A partire dalle quattro novità editoriali presentate a questa tavola rotonda si può concludere che
lo sport e le attività motorie costituiscono una sfera sociale, attraverso la quale è possibile
leggere la realtà in cui viviamo ed i mutamenti sociali che coinvolgono individui e collettività.
Grazie a questa tavola rotonda la Sociologia dello sport e della comunicazione si presenta con le
carte in regola per poter offrire ulteriori contributi scientificamente validi ed operativamente
stimolanti. Specie i processi educativi in ambito scolastico potranno avvalersi dei molti stimoli
offerti dalla ricerca svolta dall’Università di Torino e che ha coinvolto circa 3.200 scolari del
Piemonte. Riprendendo le parole di Stefania Belmondo, «fare dello sport è molto importante per
stare con gli amici, per divertirsi e per stare bene con se stessi», gareggiando e contando
unicamente sulle proprie forze, e pure allenandosi con costanza, impegno, volontà e
consapevolezza che ciò costa sacrifici; tutti elementi formativi importanti per qualsiasi
professione si voglia intraprendere. La lezione della pratica sportiva, dunque, trova riscontro ed
applicazione in qualsiasi ambito della vita e per qualsiasi cosa si voglia fare.

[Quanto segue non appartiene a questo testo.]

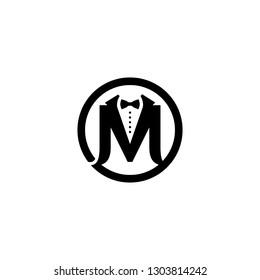 Man Suit M Letter Fashion Brand Logo.Tuxedo logo.Bow Tie Logo, Business suit logotype.Monogram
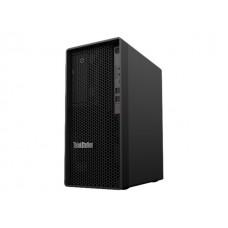 Lenovo ThinkStation P340 - tower - Core i7 10700 2.9 GHz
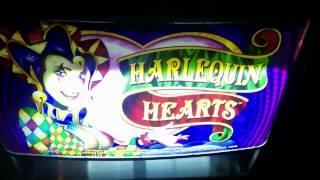 Aristocrat - Harlequin Hearts Slot Machine Bonus - Sticky Wilds
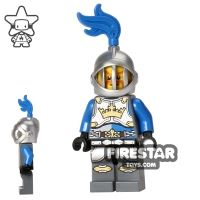 Product shot The LEGO Movie Mini Figure - Sir Stackabrick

In breve questa tavola rotonda ha offerto stimoli importanti per sviluppare gli studi scientifici
sullo sport e le attività motorie: queste potranno offrire un contributo importante per la
costruzione di una società caratterizzata da una competizione globale ma leale, basata
sull’impegno di ciascuno nel rispetto di tutti e delle regole; ciò potrà accadere, perché no?,
passando dal gioco sportivo al gioco della vita.